Data entries:

--- --- ---

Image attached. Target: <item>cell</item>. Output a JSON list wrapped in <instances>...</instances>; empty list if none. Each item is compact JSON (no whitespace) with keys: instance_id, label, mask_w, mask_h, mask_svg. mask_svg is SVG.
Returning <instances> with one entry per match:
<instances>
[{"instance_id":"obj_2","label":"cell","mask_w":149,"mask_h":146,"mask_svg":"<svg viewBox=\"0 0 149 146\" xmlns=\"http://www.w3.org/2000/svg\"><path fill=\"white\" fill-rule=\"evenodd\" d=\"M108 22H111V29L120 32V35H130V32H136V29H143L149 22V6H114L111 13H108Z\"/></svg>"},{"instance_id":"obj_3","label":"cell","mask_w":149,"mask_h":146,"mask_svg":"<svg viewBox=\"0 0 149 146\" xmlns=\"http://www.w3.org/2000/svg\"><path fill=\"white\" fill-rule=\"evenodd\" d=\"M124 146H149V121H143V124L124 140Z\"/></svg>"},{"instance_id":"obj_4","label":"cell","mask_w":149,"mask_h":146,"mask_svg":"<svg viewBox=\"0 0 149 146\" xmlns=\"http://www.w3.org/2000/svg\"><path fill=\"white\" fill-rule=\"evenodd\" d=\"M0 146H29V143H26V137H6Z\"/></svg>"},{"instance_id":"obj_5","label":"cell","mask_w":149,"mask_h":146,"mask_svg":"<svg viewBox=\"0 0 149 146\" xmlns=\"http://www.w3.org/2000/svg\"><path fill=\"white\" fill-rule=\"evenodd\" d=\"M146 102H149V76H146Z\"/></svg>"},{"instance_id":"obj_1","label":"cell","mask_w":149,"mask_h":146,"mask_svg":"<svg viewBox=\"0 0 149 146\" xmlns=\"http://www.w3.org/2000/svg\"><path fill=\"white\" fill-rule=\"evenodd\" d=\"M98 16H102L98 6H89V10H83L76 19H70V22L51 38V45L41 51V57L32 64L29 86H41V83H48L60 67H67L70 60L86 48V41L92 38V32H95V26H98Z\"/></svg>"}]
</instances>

--- --- ---

Can you put each line of the records above into a JSON list of strings, one string per line, with blank lines left out?

Solution:
[
  "Image attached. Target: <item>cell</item>. Output a JSON list wrapped in <instances>...</instances>; empty list if none. Each item is compact JSON (no whitespace) with keys: instance_id, label, mask_w, mask_h, mask_svg. mask_svg is SVG.",
  "Returning <instances> with one entry per match:",
  "<instances>",
  "[{\"instance_id\":\"obj_2\",\"label\":\"cell\",\"mask_w\":149,\"mask_h\":146,\"mask_svg\":\"<svg viewBox=\\\"0 0 149 146\\\" xmlns=\\\"http://www.w3.org/2000/svg\\\"><path fill=\\\"white\\\" fill-rule=\\\"evenodd\\\" d=\\\"M108 22H111V29L120 32V35H130V32H136V29H143L149 22V6H114L111 13H108Z\\\"/></svg>\"},{\"instance_id\":\"obj_3\",\"label\":\"cell\",\"mask_w\":149,\"mask_h\":146,\"mask_svg\":\"<svg viewBox=\\\"0 0 149 146\\\" xmlns=\\\"http://www.w3.org/2000/svg\\\"><path fill=\\\"white\\\" fill-rule=\\\"evenodd\\\" d=\\\"M124 146H149V121H143V124L124 140Z\\\"/></svg>\"},{\"instance_id\":\"obj_4\",\"label\":\"cell\",\"mask_w\":149,\"mask_h\":146,\"mask_svg\":\"<svg viewBox=\\\"0 0 149 146\\\" xmlns=\\\"http://www.w3.org/2000/svg\\\"><path fill=\\\"white\\\" fill-rule=\\\"evenodd\\\" d=\\\"M0 146H29V143H26V137H6Z\\\"/></svg>\"},{\"instance_id\":\"obj_5\",\"label\":\"cell\",\"mask_w\":149,\"mask_h\":146,\"mask_svg\":\"<svg viewBox=\\\"0 0 149 146\\\" xmlns=\\\"http://www.w3.org/2000/svg\\\"><path fill=\\\"white\\\" fill-rule=\\\"evenodd\\\" d=\\\"M146 102H149V76H146Z\\\"/></svg>\"},{\"instance_id\":\"obj_1\",\"label\":\"cell\",\"mask_w\":149,\"mask_h\":146,\"mask_svg\":\"<svg viewBox=\\\"0 0 149 146\\\" xmlns=\\\"http://www.w3.org/2000/svg\\\"><path fill=\\\"white\\\" fill-rule=\\\"evenodd\\\" d=\\\"M98 16H102L98 6H89V10H83L76 19H70V22L51 38V45L41 51V57L32 64L29 86H41V83H48L60 67H67L70 60L86 48V41L92 38V32H95V26H98Z\\\"/></svg>\"}]",
  "</instances>"
]